WORK INSTRUCTIONS:
Find how many lines of the entries contain the word "count", then report that figure alone.

Items listed in a dataset:
== Segment start ==

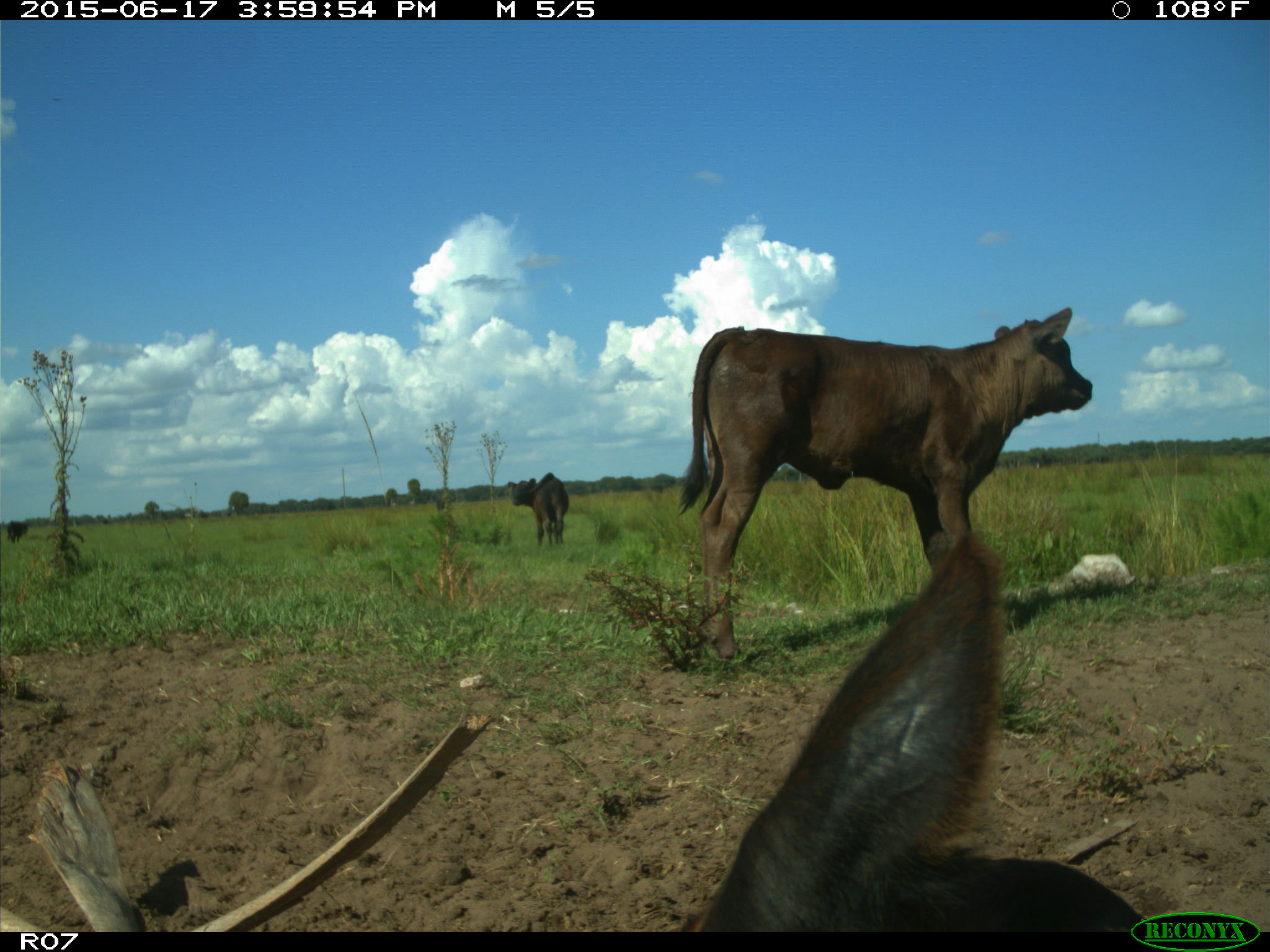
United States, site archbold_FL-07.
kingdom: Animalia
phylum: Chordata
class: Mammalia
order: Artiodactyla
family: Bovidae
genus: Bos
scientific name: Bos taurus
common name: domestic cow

== Segment end ==
== Segment start ==

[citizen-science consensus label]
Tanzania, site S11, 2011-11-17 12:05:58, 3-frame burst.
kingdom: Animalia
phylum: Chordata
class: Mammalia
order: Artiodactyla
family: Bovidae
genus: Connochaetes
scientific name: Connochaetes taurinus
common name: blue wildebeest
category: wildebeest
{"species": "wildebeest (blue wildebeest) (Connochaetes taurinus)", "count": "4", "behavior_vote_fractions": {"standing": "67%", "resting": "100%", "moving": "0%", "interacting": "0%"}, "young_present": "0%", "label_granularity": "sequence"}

== Segment end ==
== Segment start ==

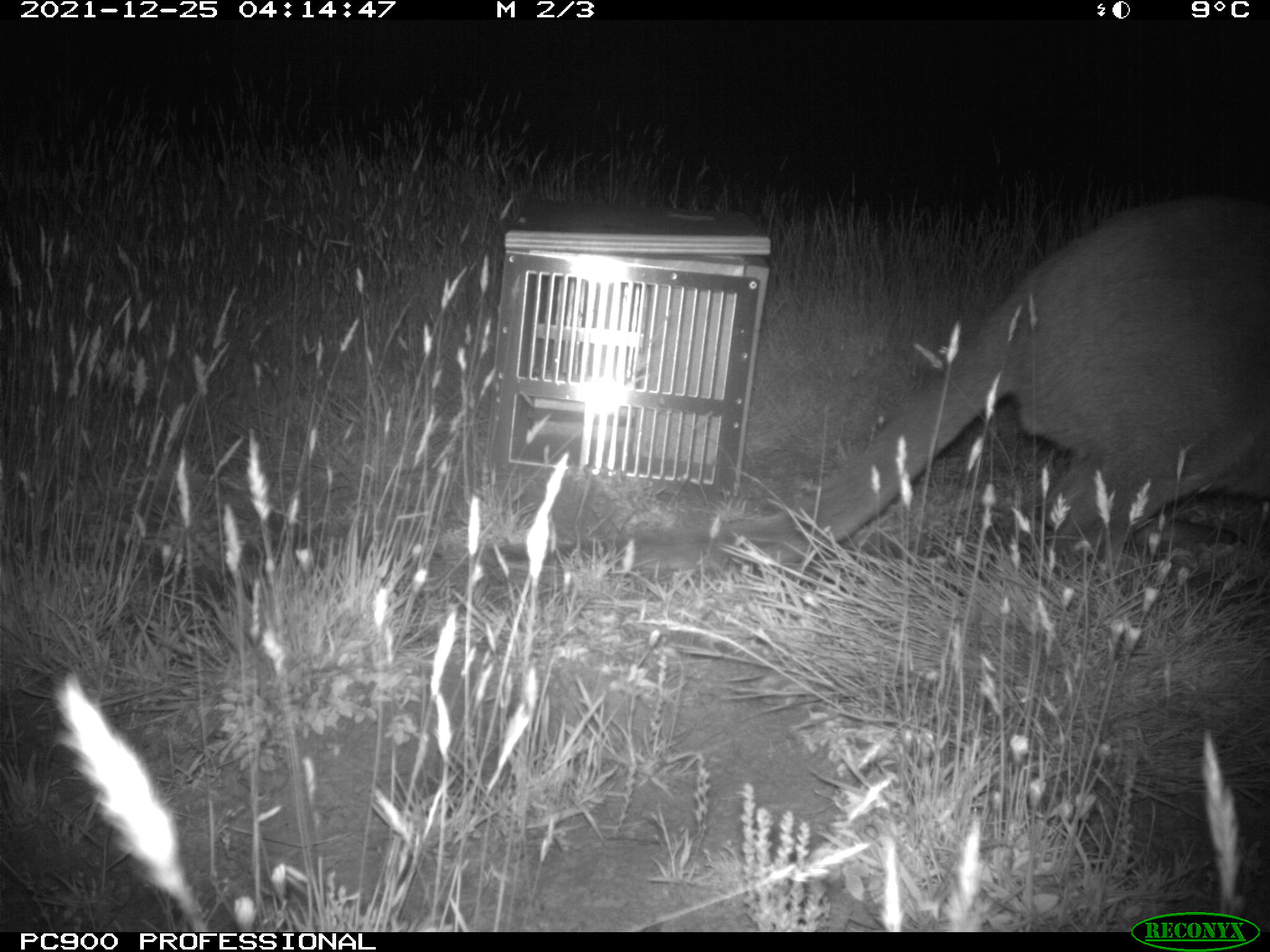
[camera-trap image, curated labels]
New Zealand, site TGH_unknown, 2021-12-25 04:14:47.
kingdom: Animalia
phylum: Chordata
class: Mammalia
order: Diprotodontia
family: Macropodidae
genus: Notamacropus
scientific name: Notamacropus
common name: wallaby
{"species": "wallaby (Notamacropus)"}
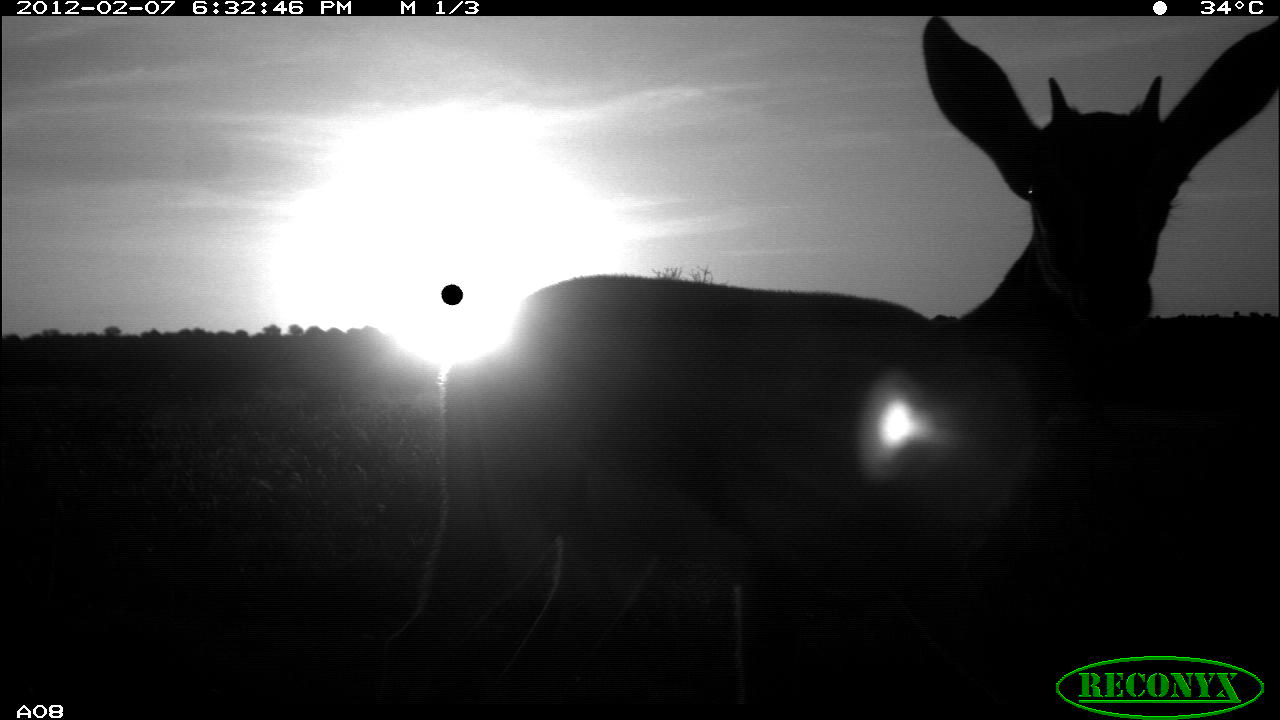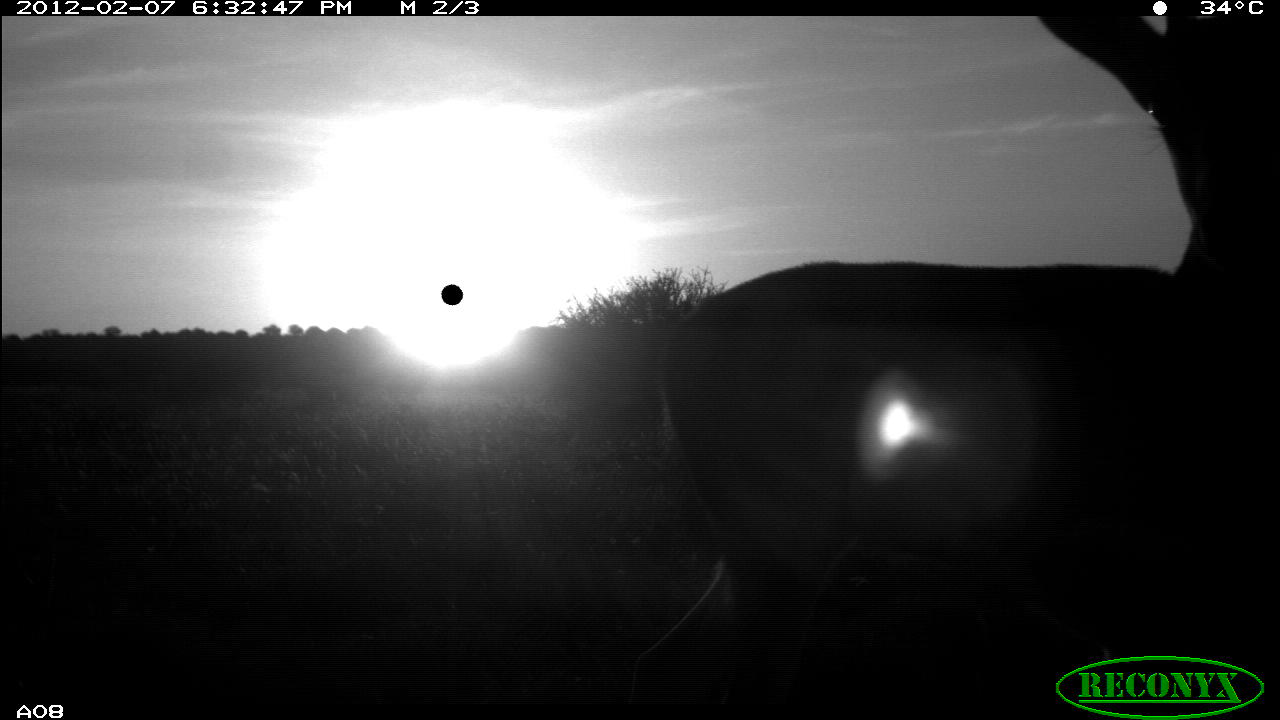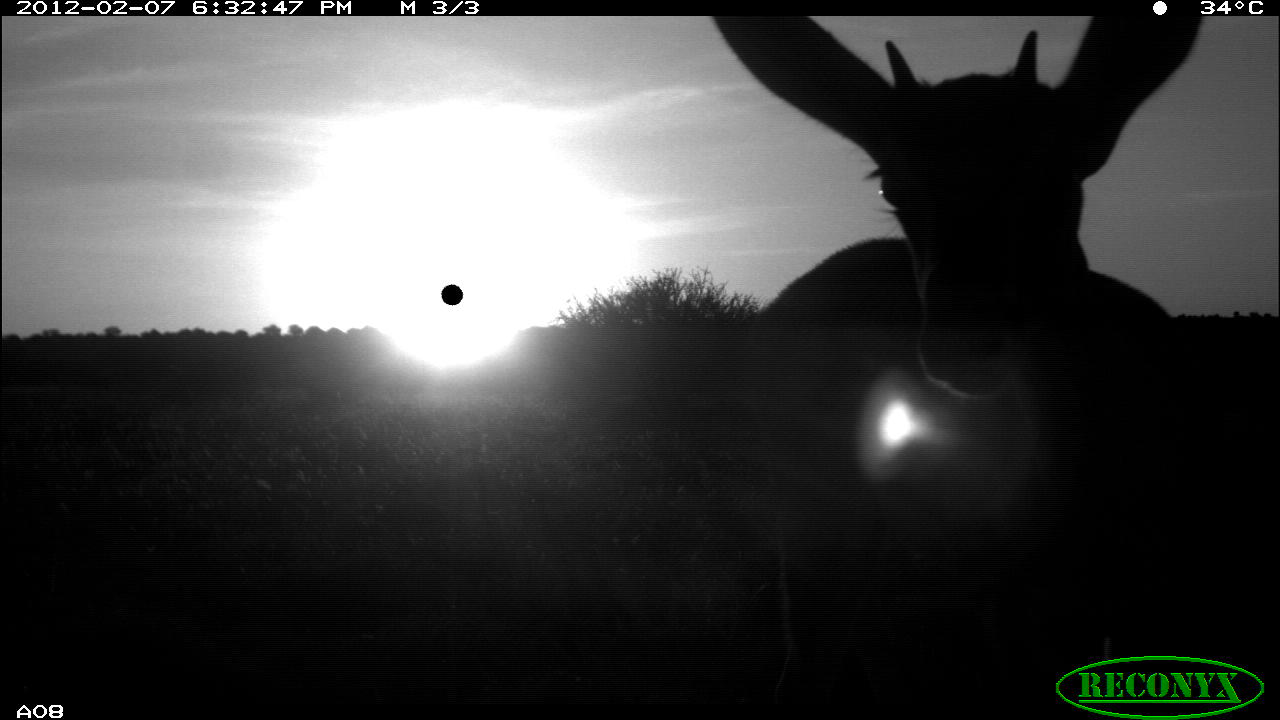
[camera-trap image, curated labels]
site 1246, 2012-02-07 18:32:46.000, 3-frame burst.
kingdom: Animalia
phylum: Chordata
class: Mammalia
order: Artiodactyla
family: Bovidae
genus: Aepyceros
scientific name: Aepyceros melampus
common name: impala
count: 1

== Segment end ==

EXPECTED ANSWER:
2